I know many people think Jakob Neilsen is a bit of a Usability nut, but apparently I think he’s reached the zenith of outrageous conclusions. Apparently his study found that 24% of users in his sample when placed in front of a computer couldn’t conduct a search on Google.
As I’m writing this I was finding it hard to use his Useit.com site. Perhaps he should provide a top navigation anchored into the main sections on that page – just a bit of a usability tip there!
How difficult is it to perform a search on Google?
I’m not talking about the challenge of formulating a good query, interpreting the results, or revising your search strategy to reap better results. Those are all very complicated research skills, and few people excel at them.
I’m talking only about the very first step in searching the Web: Getting to your favorite search engine so that you can run a search there.
But it was this bit that made me chuckle the most:
I doubt that any Web designer would be incapable of running a Google search. So, the fact that 1/4 of users can’t do it is a striking demonstration that you can’t rely on your own experience if you want to reach a broader audience.
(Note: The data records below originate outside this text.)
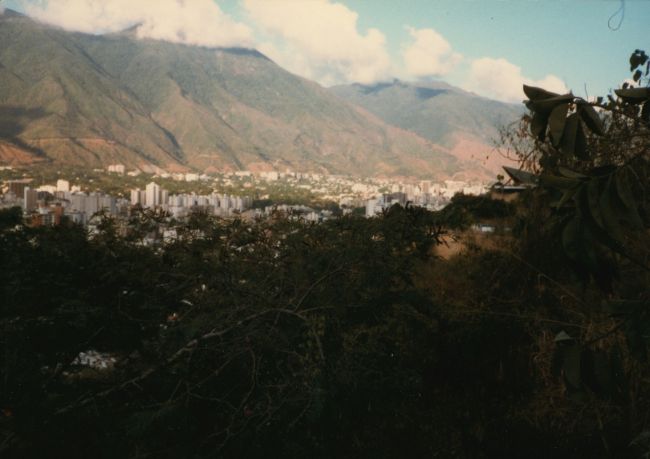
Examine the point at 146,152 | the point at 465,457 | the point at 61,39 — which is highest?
the point at 61,39

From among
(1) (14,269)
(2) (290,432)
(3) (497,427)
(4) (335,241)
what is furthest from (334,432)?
(1) (14,269)

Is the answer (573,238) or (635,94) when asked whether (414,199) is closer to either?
(635,94)

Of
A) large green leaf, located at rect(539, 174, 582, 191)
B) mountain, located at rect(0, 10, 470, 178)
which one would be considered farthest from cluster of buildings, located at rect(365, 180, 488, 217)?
mountain, located at rect(0, 10, 470, 178)

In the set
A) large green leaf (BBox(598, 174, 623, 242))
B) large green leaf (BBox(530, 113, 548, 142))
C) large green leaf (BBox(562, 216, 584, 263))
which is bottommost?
large green leaf (BBox(562, 216, 584, 263))

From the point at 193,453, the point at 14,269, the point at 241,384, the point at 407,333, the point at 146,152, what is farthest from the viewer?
the point at 146,152

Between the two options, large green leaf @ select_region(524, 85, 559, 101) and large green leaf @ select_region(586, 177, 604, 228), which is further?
large green leaf @ select_region(524, 85, 559, 101)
I spend my day explaining the benefits of blogging, exploring the long tail of the search distribution, removing barriers that prevent users from transacting and creating sticky content. Some of which I don’t expect my non internet-savvy clients to understand first or second time – that is fine.
But how the heck are we supposed to design and market websites when 1/4 of the internet-population are supposedly unable to find Google and conduct a search on it?
The thing I have trouble with is that nowhere did he say how large his sample was, where they were obtained from, their age and gender distribution, the length of internet experience.
To my mind this is just another “internet study” that should be thrown into the e-wastebin!